Illustration: Annelise Capossela/Axios
The February jobs report had one thing for everybody: encouraging developments for American employees and the Federal Reserve’s inflation-fighting efforts.
Why it issues: Economists and data-watchers hoped the most recent payrolls report would clear up the large query of the second: Will extra sizzling information power the Fed to tighten extra aggressively?
- The report does not settle the query by hook or by crook. Some particulars level to a job market nonetheless bursting on the seams, alongside others that recommend inflationary pressures are diminishing.
Particulars: January’s fiery-hot jobs report confirmed that employers have an insatiable urge for food for extra employees. That is nonetheless the case — a welcome growth for job-seekers.
- Final month, employers continued so as to add employees at a fast charge, with 311,000 general positions. And revisions didn’t dramatically alter the image for January or December.
In the meantime, a surge of employees (roughly 270,000) re-entered the labor power final month, serving to push up the unemployment charge barely to three.6%.
- Notably, the labor power participation charge for prime-age employees (these between 25 and 54) is again at its pre-pandemic degree of 83.1%.
- That extra employees are returning to the job market is nice information, as a result of it might assist carry the labor market again into stability in a much less painful method. Employer demand for employees doesn’t have to return down as a lot if extra employees can be found to fulfill mentioned demand.
Between the traces: Wages are particularly essential for the inflation outlook, and there the information appears favorable. Common hourly earnings have been up solely 0.2% final month.
- Over the past three months, they’ve risen at a 3.6% annual charge, down from 4.9% within the remaining months of final yr. Slower wage progress ought to diminish worth pressures.

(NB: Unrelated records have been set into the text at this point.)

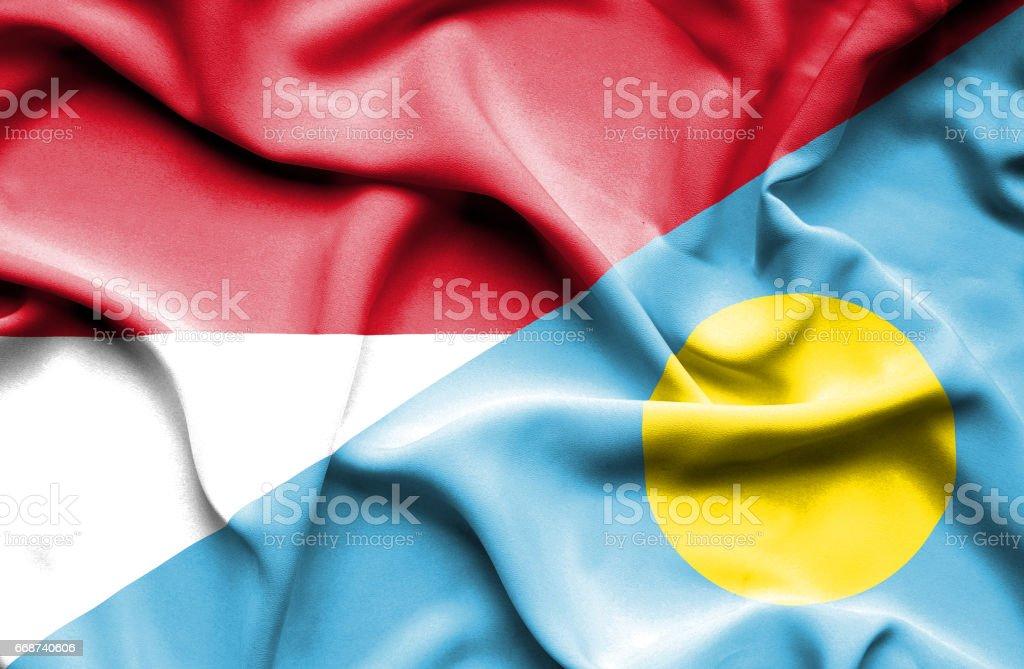 Waving flag of Palau and Indonesia stock photo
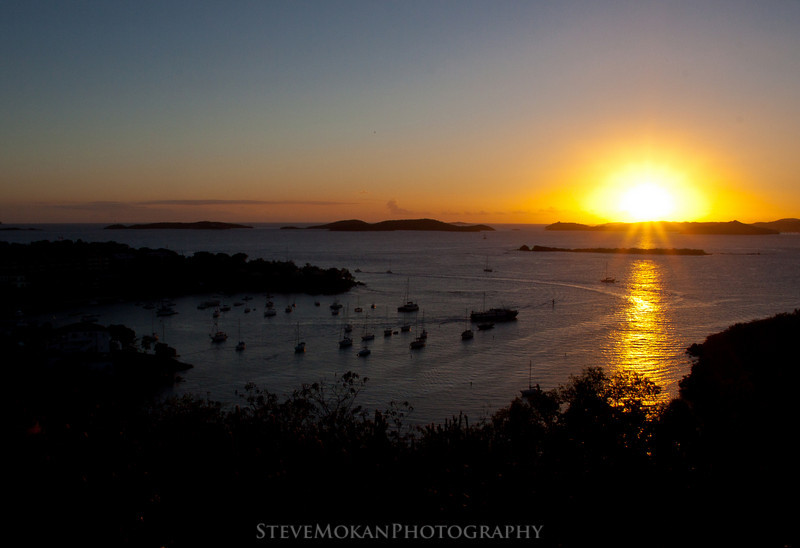 A great sunset over St. Thomas to the west, with Cruz Bay sitting in the foreground.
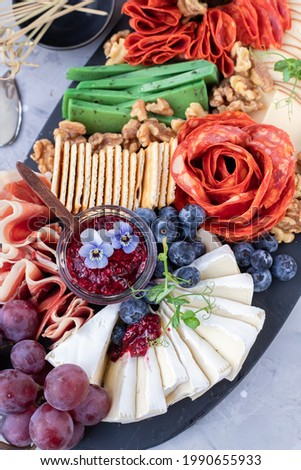 Charcuterie board with meat, nuts and  cheese varieties, raspberry jam and edible flowers. Close up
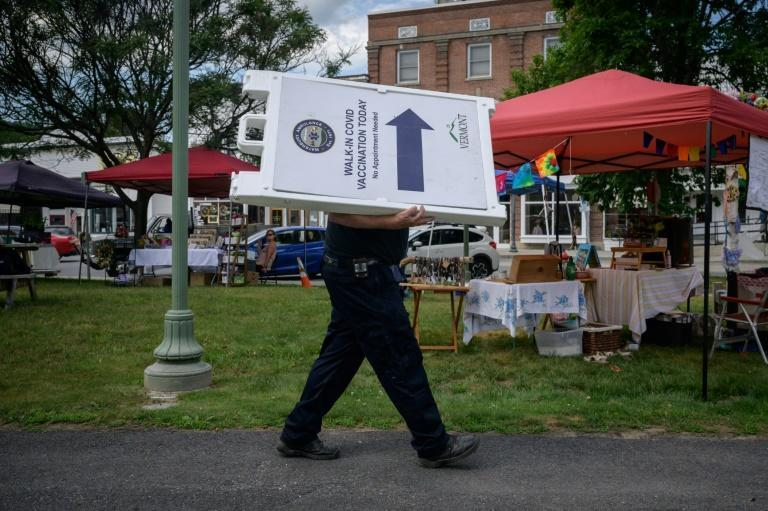 An EMT worker carries a sign advertising free vaccinations against Covid-19 at a farmers market in Northfield, Vermont on June 28, 2021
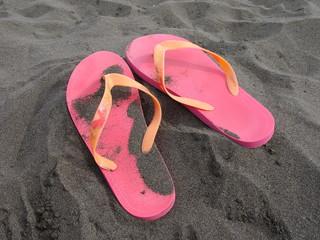 Sandalen im schwarzen Sand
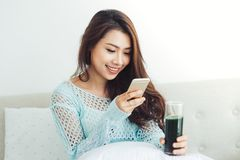 Asian woman using smartphone sitting on couch.  Royalty Free Stock Image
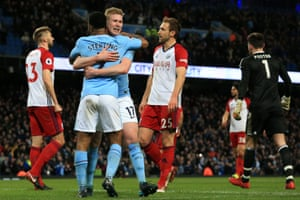 De Bruyne celebrates with Sterling after scoring the second for City.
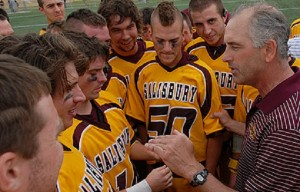 Salisbury University men's lacrosse Head Coach Jim Berkman, right, is shown giving a pep talk to his team. (Photo credit: Salisbury University)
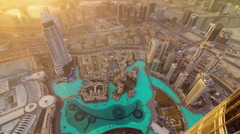 Sun light world highest building mall fountain roof top view 4k time lapse uae Stock Footage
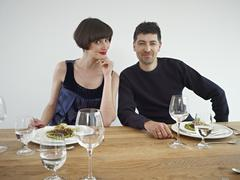 Stock Photo of Germany, Cologne, Man and woman having dinner, portrait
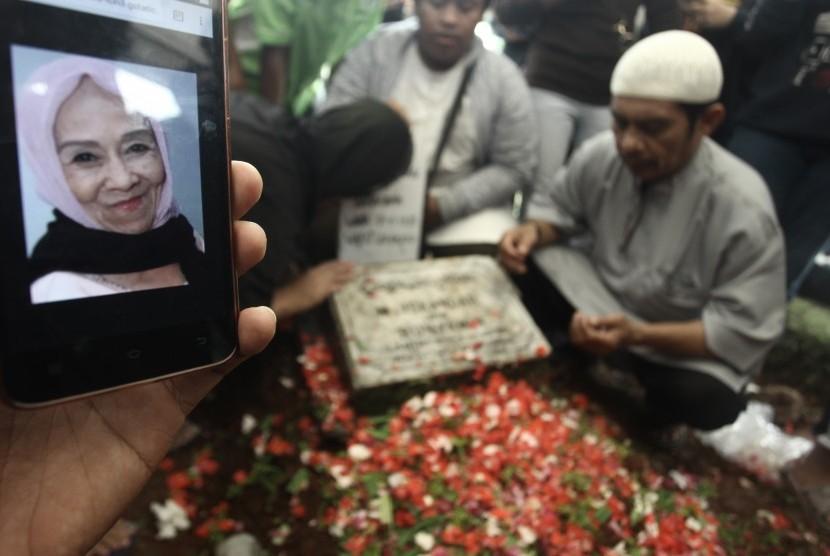 Kerabat berdoa di pusaran makam Penyanyi Laila Sari di TPU Karet Bivak, Jakarta, Selasa (21/11).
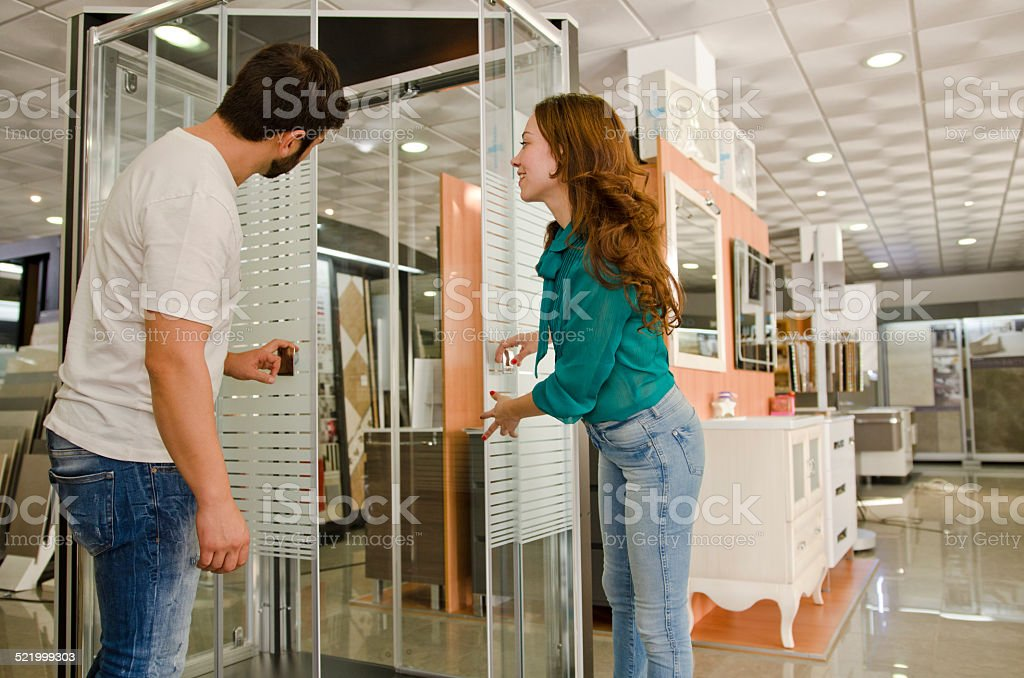 Woman and man looking shower enclosures stock photo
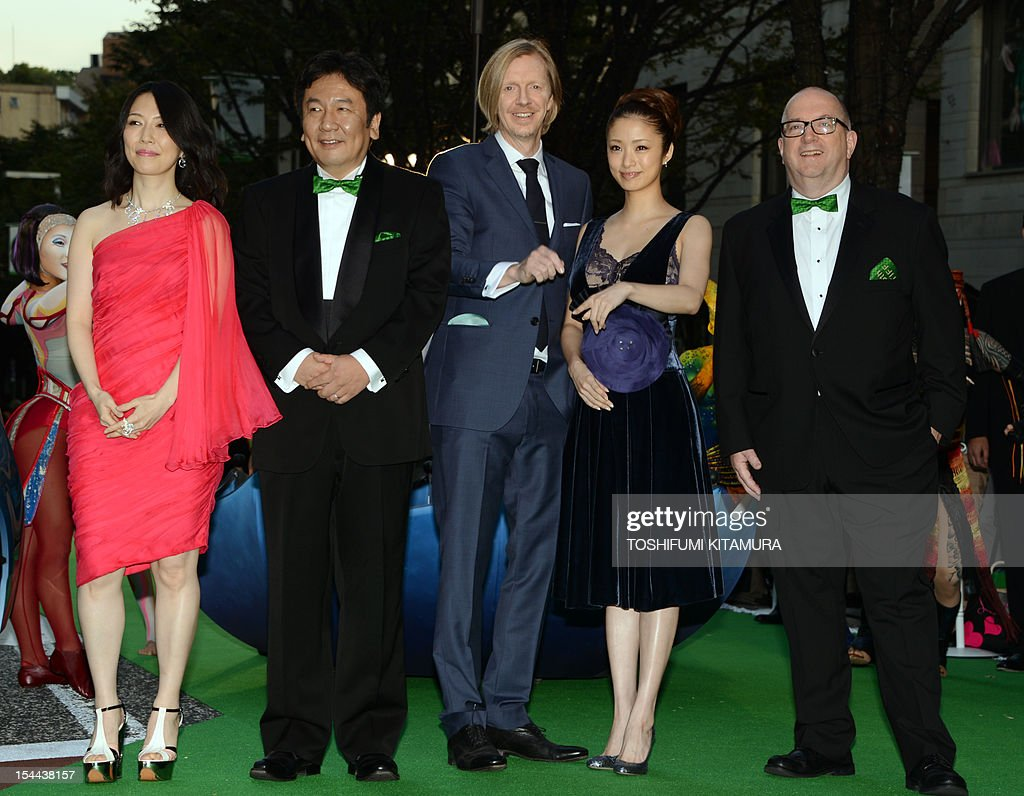 Tokyo International Film Festival (TIFF) opening movie, 'Cirque du soleil: Worlds Away' director Andrew Adamson (C) poses with executive producer Jacques Methe (R), actress and Japan's official navigator Aya Ueto (2nd R), poster designer Hina Aoyama (L) and Economy, Trade and Industry Minister Yukio Edano (2nd L) during the festival's opening ceremony in Tokyo on October 20, 2012. With China's main entry to the film festival being pulled, a total of 103 movies will be screened during the nine-day event.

What they’re saying: “When you have a labor market that’s exhibiting much less tightness on the labor power participation entrance, that can have a tendency — all else equal — to place downward strain on wage progress,” Gregory Daco, chief economist at EY-Parthenon, tells Axios.
The underside line: Extra job stories just like the one in February might imply a extra gradual labor market cooling that may be much less painful for American employees.
- Consideration now turns to subsequent week’s Shopper Value Index report, which can maintain extra clues about inflationary pressures and might be the deciding issue on whether or not the Fed hikes by a quarter-point or half-point in 12 days.